Alles über die Grande Dame der Sozialforschung
Günther Sandner in FALTER 48/2021 vom 03.12.2021 (S. 22)
Eine umfassende Edition widmet sich dem Werk und Leben der sozialdemokratischen Wissenschaftlerin Marie Jahoda
In einer der großen Sozialforscherin Marie Jahoda gewidmeten Edition sind bisher drei Bände erschienen: ihre Dissertation "Lebensgeschichtliche Protokolle der arbeitenden Klassen 1850-1930" aus dem Jahr 1932, eine 1938 abgeschlossene, aber erst später veröffentlichte Studie über ein Projekt mit ehemaligen Bergarbeitern in Wales ("Arbeitslose bei der Arbeit") sowie Aufsätze und Essays aus dem Zeitraum 1937 bis 1997. Der vierte Band unterscheidet sich davon, weil er keine Publikationen Jahodas enthält, sondern wissenschaftliche Beiträge über sie, ihren politischen Aktivismus und ihre Verfolgung im Austrofaschismus.
Horst Schreiber und Meinrad Ziegler behandeln Marie Jahodas Zeit in der politischen Illegalität, ihre Verhaftung und ihre Verteidigungsstrategie vor Gericht, die darin bestand, immer nur das zu gestehen, was bereits unbestreitbar nachgewiesen werden konnte.
Die junge Sozialdemokratin ging nach den Februarkämpfen 1934 in den Untergrund und arbeitete dort für den Schulungsausschuss der Revolutionären Sozialisten.

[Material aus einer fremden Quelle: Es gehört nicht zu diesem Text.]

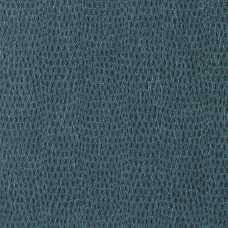 Thibaut Texture Resource 5 Chameleon T57157 Wallpaper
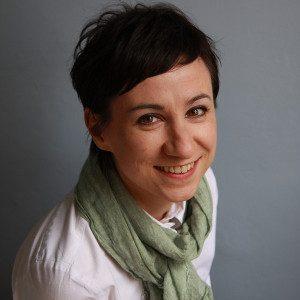 Ricchi Chiara - Studi Cognitivi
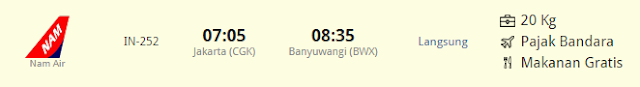 Penerbangan Jakarta (CGK) ke Banyuwangi (BWX) Blimbingsari, Harga tiket Jakarta (CGK) ke Banyuwangi (BWX)
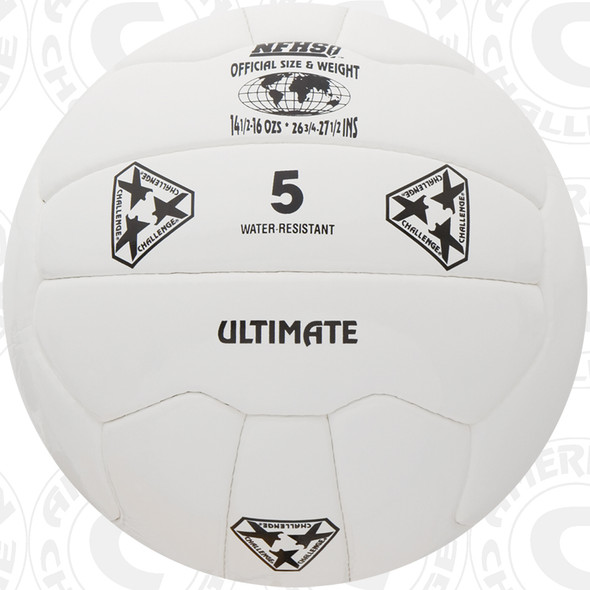 Ultimate Soccer Ball, White - 18 Panel
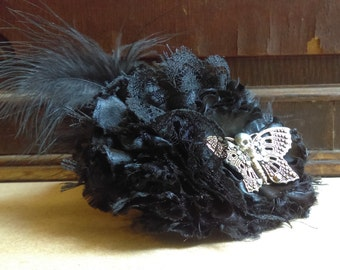 Handmade flowers gothic skull and butterfly hair clip fascinator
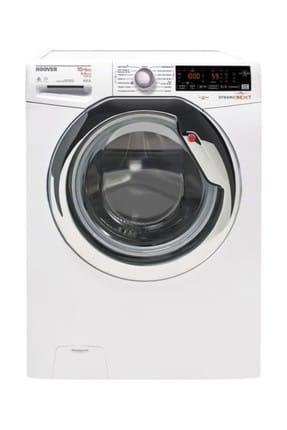 Hoover WDXOA5106AH/5-17 1500 Devir 10 kg / 6 kg Kurutmalı Çamaşır Makinesi 0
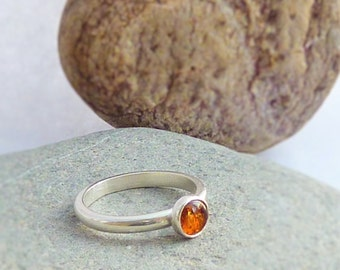 Sterling Silver Ring with Bezel Set Amber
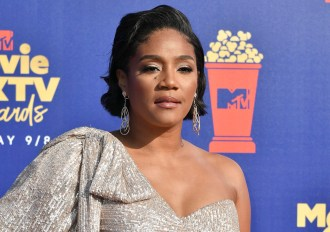 Tiffany Haddish Cancels Atlanta Show Over Georgia's Abortion Ban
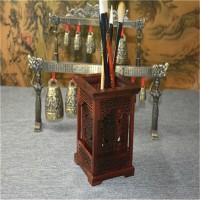 大红酸枝笔筒 毛笔笔筒实木绿檀复古檀木质 红木雕刻工艺品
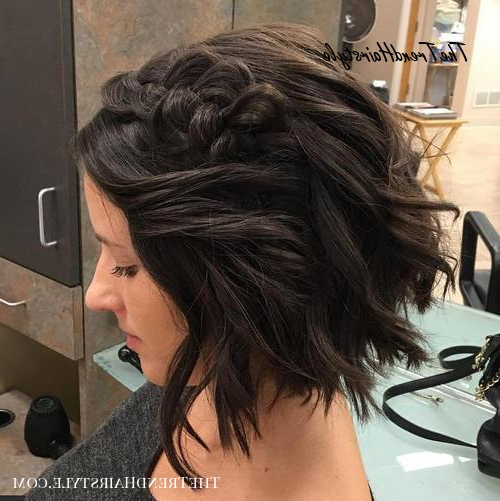Wild Waves – 40 Gorgeous Braided Hairstyles For Short Hair Inside Newest Braided Short Hairstyles (View 2 of 25)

Ende November 1936 wurde sie verhaftet und oft stundenlangen Kreuzverhören unterworfen. Zwar gab es, wie sie selbst berichtete, keine physische Gewalt, doch die hygienischen Zustände in der Haft waren grauenhaft, mit Würmern in der Suppe und Wanzen in der Zelle.
Über Jahodas Einzelschicksal hinaus beleuchtet Andreas Kranebitter die politische Verfolgung der linken Opposition in den Jahren 1934-1938. Dabei kam es zur Anwendung von "Kautschukparagrafen" und Dreifachbestrafungen, bestehend aus Polizeistrafe, Anhaltehaft und Gerichtsstrafe.
Marie Jahoda wurde schließlich wegen Hochverrats und der Unterstützung einer staatsfeindlichen Organisation verurteilt, als Folge internationaler Interventionen jedoch nach neun Monaten Haft vorzeitig entlassen. Der Preis dafür war hoch: Sie verlor im Alter von 30 Jahren ihre österreichische Staatsbürgerschaft und musste im Sommer 1937 nach England emigrieren. 1945 verließ sie das Land, um zu ihrer Tochter in die USA zu gehen, kehrte 1958 aber wieder nach Großbritannien zurück, wo sie den Labour-Politiker Austen Albu heiratete.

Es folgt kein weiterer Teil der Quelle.